Maybe photosynthesis can be improved.
That may sound like blasphemy but the easy solution to growing more food is teaching crop plants to concentrate carbon dioxide in their leaves. That could increase photosynthetic efficiency by 60 percent and yields by as much as 40 percent, according to a new study.
Obviously efficiency is not everything. An electric car is 90% efficient while a combustion car is only 25%, yet if you want to go up a hill you'd be crazy to think efficiency is what matters. Plant photosynthesis is a lowly 5 percent efficiency yet we would be ecstatic if solar panels could even come close to the solar power of plant life.
Plants know what they are doing, maybe they could just do it a little better using some science. A team used a computer model to simulate how adding genes from a type of photosynthetic algae known as cyanobacteria might influence photosynthetic efficiency in plants. Cyanobacteria contain small structures, called carboxysomes, which concentrate carbon dioxide at the site of photosynthesis.
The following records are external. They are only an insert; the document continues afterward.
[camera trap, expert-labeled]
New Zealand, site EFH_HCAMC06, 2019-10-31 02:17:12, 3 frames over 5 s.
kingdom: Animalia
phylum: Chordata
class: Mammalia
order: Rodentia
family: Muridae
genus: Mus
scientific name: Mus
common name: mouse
"Photosynthesis is the most studied of all plant processes, so we really know this in great detail and can represent it well in silico," said University of Illinois plant biology professor Stephen Long, who led the study with postdoctoral researcher Justin McGrath. "We've modeled the whole system, and added all the components in a cyanobacterial system one at a time to our computer simulation to see if they give us an advantage."
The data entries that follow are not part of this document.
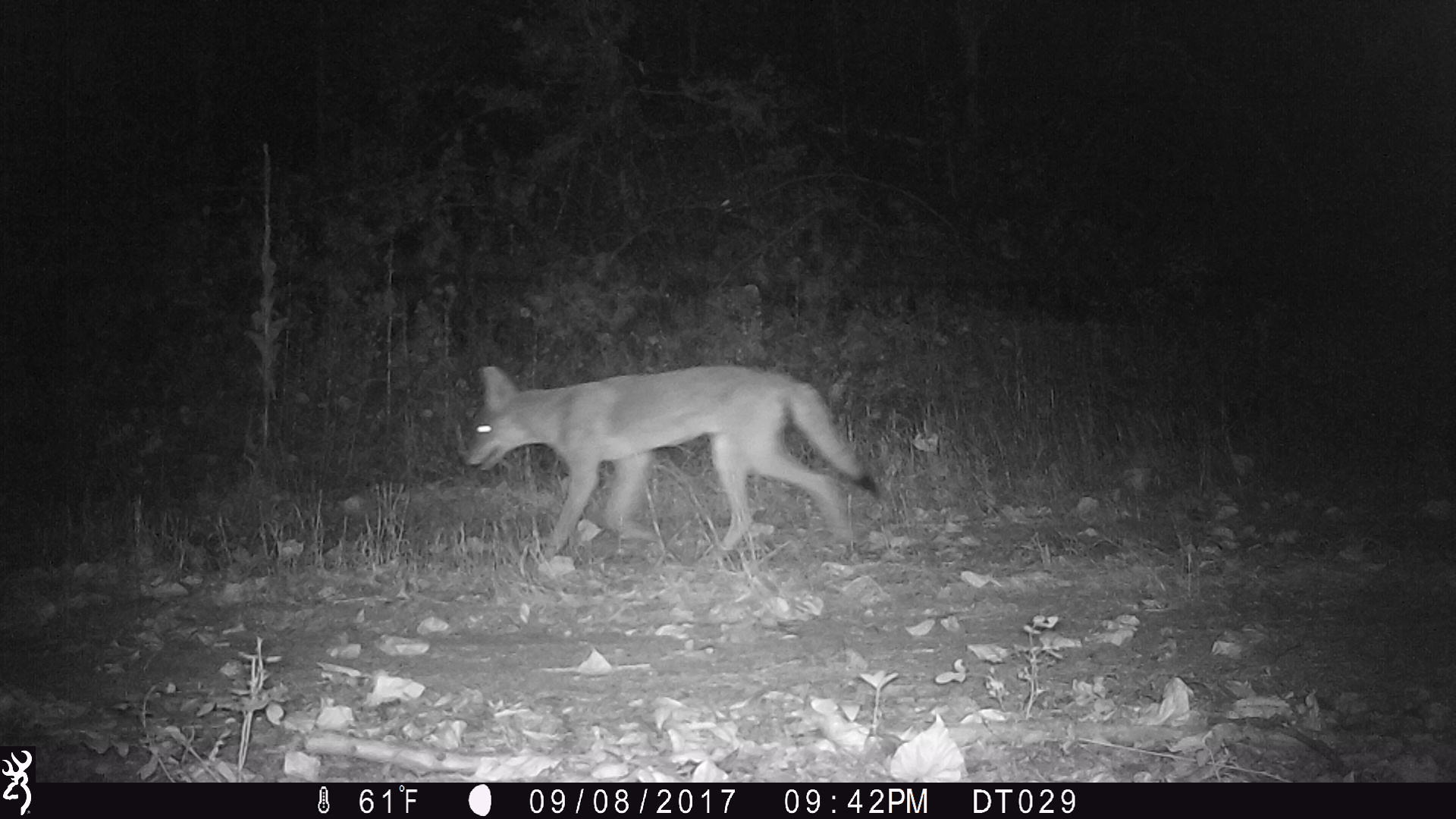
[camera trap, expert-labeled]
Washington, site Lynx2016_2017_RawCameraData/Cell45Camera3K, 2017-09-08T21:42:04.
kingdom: Animalia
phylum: Chordata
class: Mammalia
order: Carnivora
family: Canidae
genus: Canis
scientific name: Canis latrans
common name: coyote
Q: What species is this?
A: Canis latrans (coyote).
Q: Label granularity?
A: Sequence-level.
They found that some of the carboxysome genes hindered, while others greatly enhanced photosynthetic efficiency in crop plants such as soybean, rice and cassava. For example, adding a gene for a bicarbonate transporter, which carries carbon dioxide across the carboxysome membrane, enhances photosynthesis by 6 percent.
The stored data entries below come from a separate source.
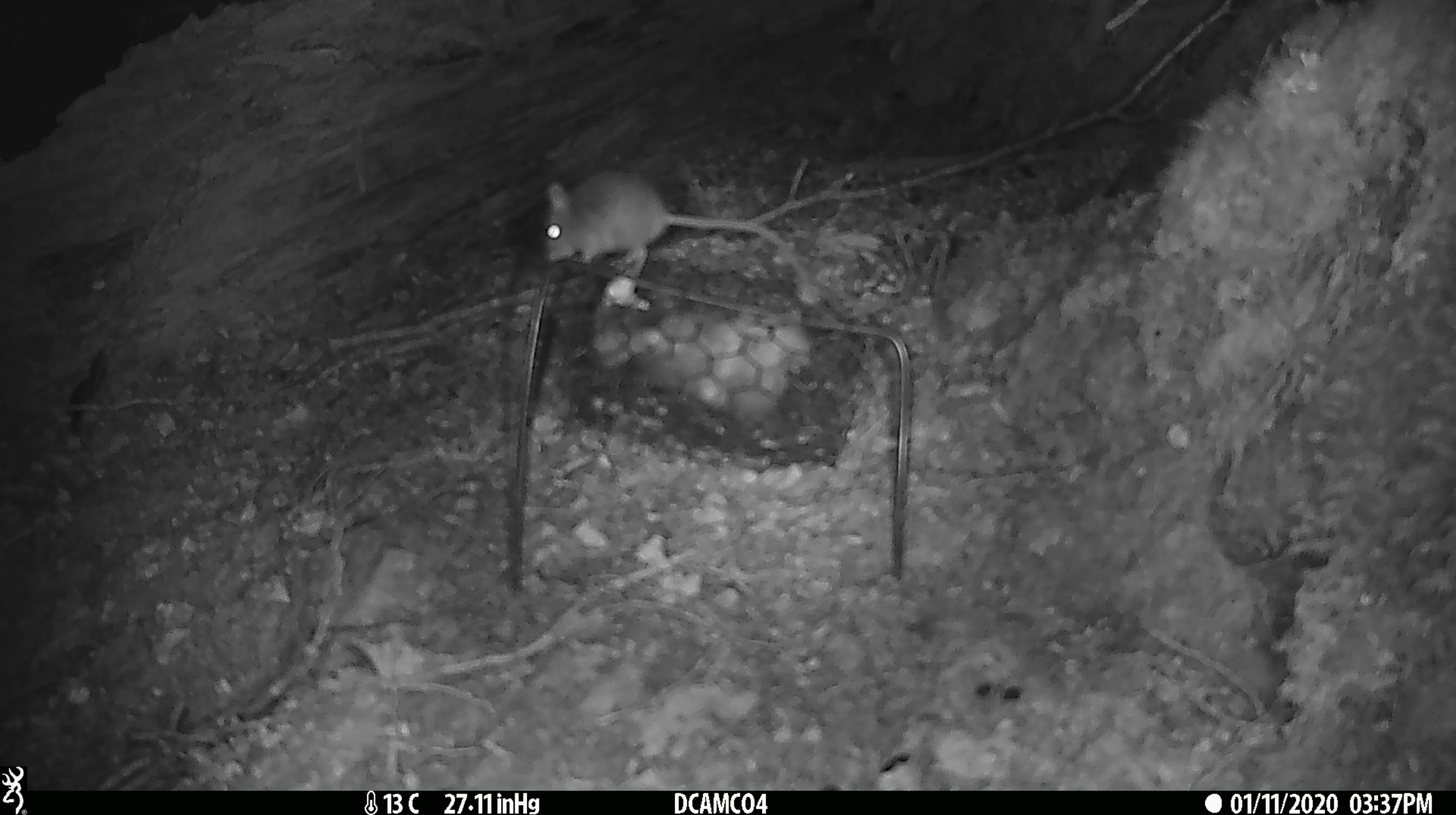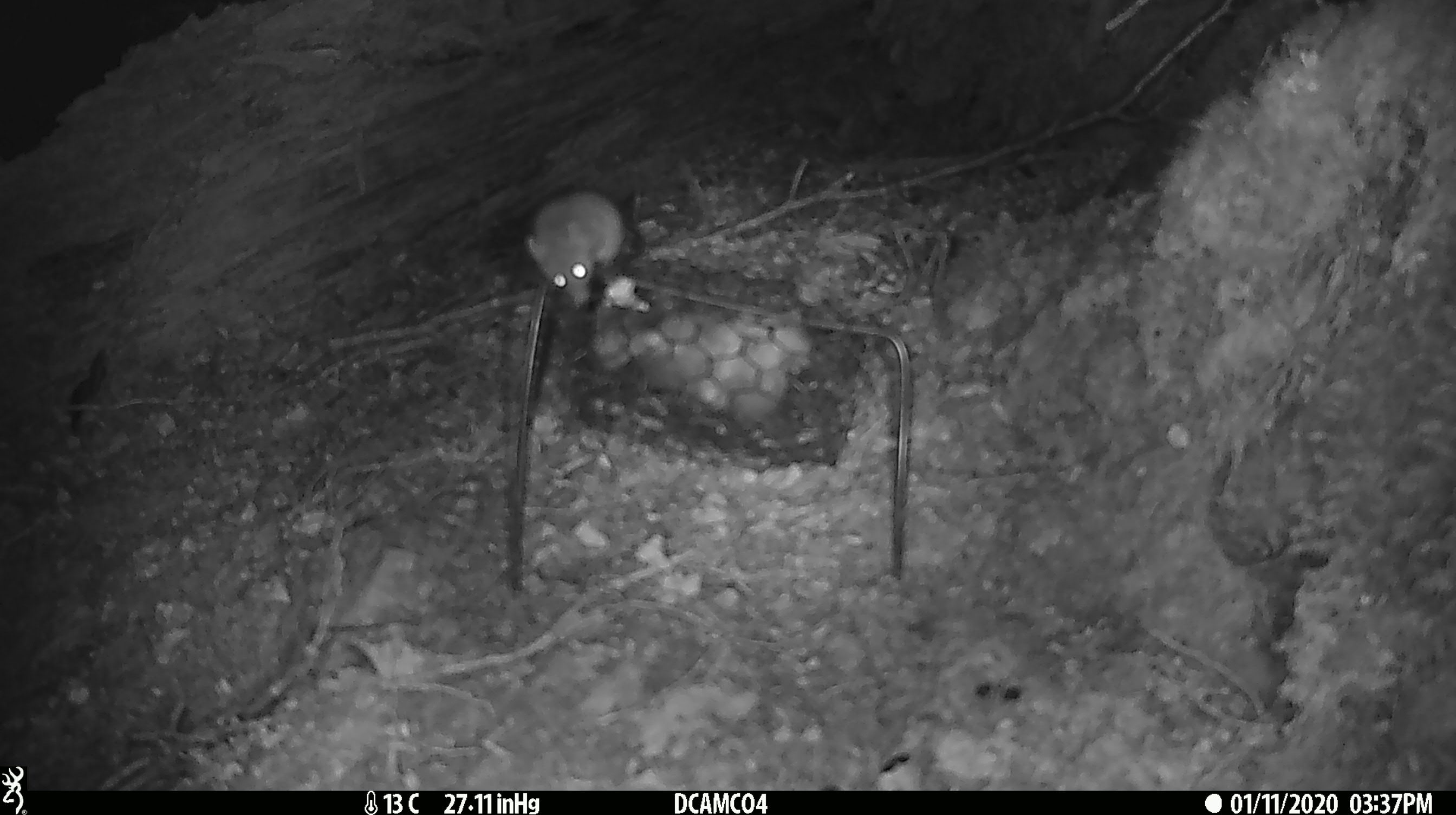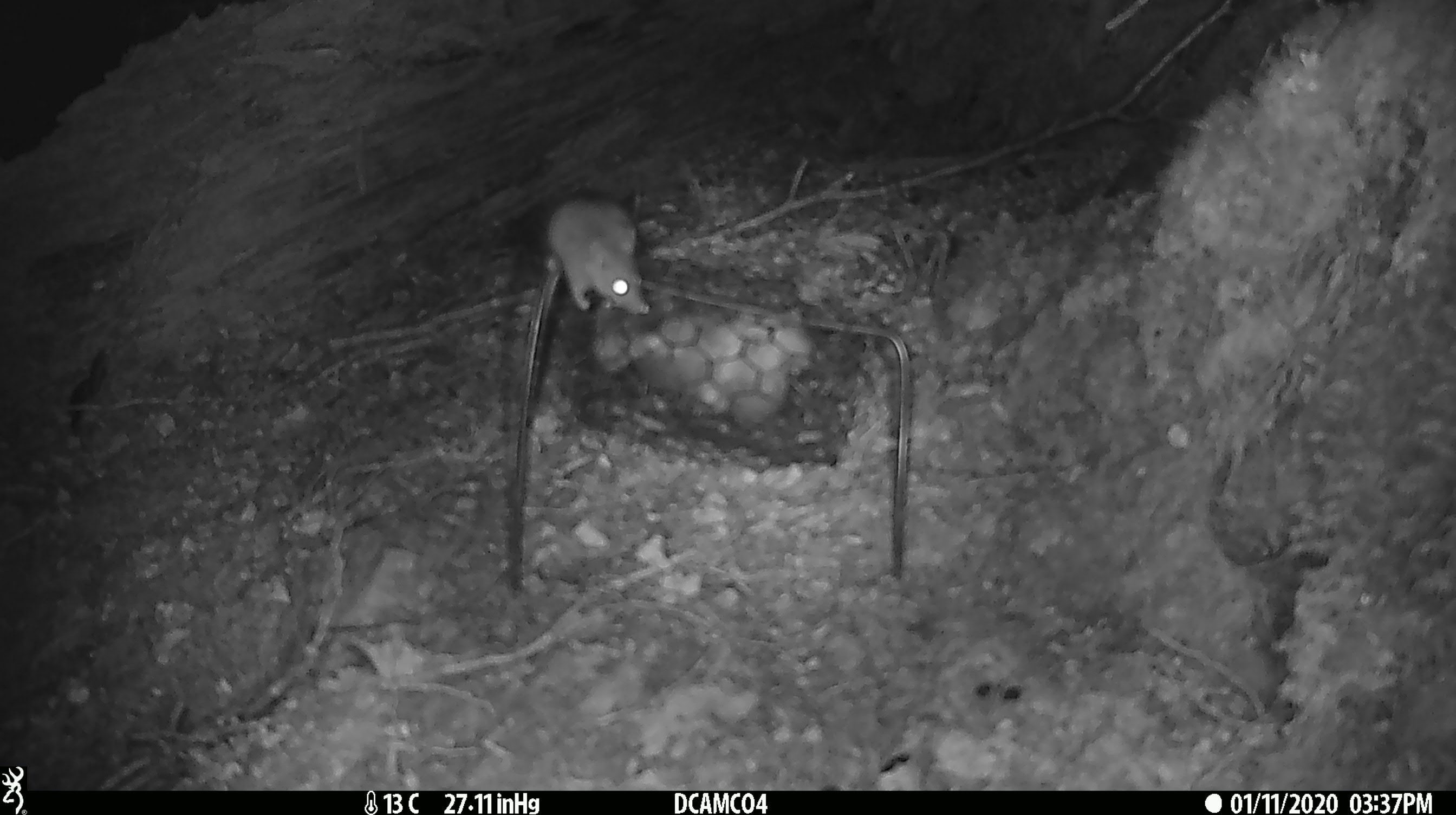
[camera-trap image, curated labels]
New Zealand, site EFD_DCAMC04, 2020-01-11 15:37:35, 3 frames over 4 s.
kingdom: Animalia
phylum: Chordata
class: Mammalia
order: Rodentia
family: Muridae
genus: Mus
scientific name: Mus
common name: mouse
"And if we put in about eight components of the carboxysome system, the model says that we could get a 60 percent increase in photosynthesis," Long said.
Modeling photosynthesis in crop plants has proven to be an efficient way to determine which kinds of genetic manipulations will be most fruitful. This prevents a lot of wasted time and money spent trying things in the laboratory that are doomed to fail.
The work is very exciting, but will take many years to implement, Long said.
"It will take about five years before we have our first test of concept in a model plant. And then, even if everything goes (according) to plan, it might be 15 or 20 years before we see this in any crop," he said.
"The United Nations Food and Agricultural Organization predicts that we're going to need about 70 percent more primary foodstuffs by the middle of this century," Long said. "So obviously new innovations like this are needed to try and get there, especially since the approaches of the Green Revolution are now approaching their biological limits."